● Task requirements
Omit all pictures. Copy the rest of the material exactly.

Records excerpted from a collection
- - -
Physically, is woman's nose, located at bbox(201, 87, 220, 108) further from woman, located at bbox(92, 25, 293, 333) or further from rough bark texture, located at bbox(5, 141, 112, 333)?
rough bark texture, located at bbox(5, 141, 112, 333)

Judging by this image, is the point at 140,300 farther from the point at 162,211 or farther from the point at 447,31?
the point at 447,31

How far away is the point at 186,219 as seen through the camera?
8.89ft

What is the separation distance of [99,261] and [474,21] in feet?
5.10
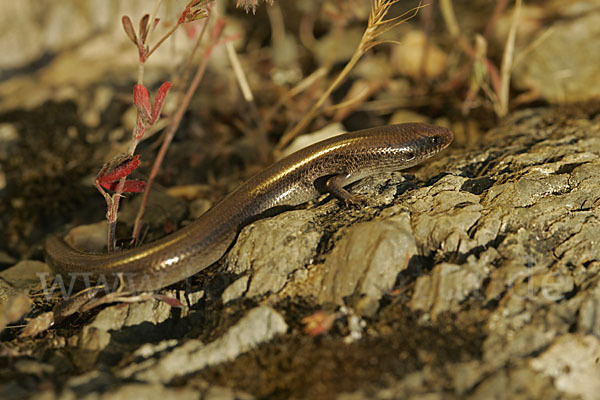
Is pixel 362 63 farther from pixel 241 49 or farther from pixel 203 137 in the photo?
- - -
● Answer to the task
Physically, is woman's nose, located at bbox(201, 87, 220, 108) further from woman, located at bbox(92, 25, 293, 333) or further from rough bark texture, located at bbox(5, 141, 112, 333)?
rough bark texture, located at bbox(5, 141, 112, 333)

Judging by this image, is the point at 140,300 farther from the point at 162,211 or farther from the point at 447,31?
the point at 447,31

How far away is the point at 186,219 as seen through the camera?
8.89ft

What is the separation distance of [99,261] and [474,21] in feet?
5.10
Is pixel 362 63 farther from pixel 241 49 or farther from pixel 203 137 in the photo?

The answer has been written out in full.